This web page is a little spot on the net where I hope to help trace the genealogy of several families that migrated to Williamson County, Illinois in the early 1800s. These families were descendants of Henry Norman of North Carolina, his sons David, Jonathan and Soloman, George Baker of North Carolina who married Cazair Mulwee of Ireland, Jesse Mann and Elizabeth Stroud from Virginia, Jimmy Thaxton from Virginia, Abraham Sanders and Jerusha Hopkins from Benton County Tennessee and the Mullins family from Kentucky and Illinois. Also the Baker line has been researched through Tamsen Rodden Baker back to the Rodden family of Essex County, Virginia. Benjiman Jackson Rodden, son of Mary Jackson and John Rodden, married Keziah Williamson.
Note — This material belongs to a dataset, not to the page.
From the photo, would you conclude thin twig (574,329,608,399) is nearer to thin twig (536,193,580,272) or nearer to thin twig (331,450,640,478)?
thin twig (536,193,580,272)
Migrating first through Virginia, North Carolina and Tennessee, these adventuresome people settled a new frontier as wild as nature would allow. The beauty of "Little Egypt" as Southern Illinois would later become known as, was what first brought these pioneers to this land between the rivers. The fertile soil, coal and local people is what kept them there. From these families sprang judges, businessmen, doctors, lawyers and farmers who tamed and founded the new county of Williamson.
It
is difficult to try and envision what these people were like, but one can
visualize their log homes, horses, churches that served as a place of worship
as well as their center for social life in the small communities. The small
settlements grew by stages into towns, with brick buildings and wooden
sidewalks that gave way to super highways and shopping malls that link
them to each other and the rest of the world. Some like Cottage Home, Bakers
Crossing and Atilla didn't grow into towns. They became areas of land that
hide ancient cemeteries and old church foundations. But the people do live
on in the generations that have followed. Maybe these links to the past
can somehow instill some reverence for our ancestors.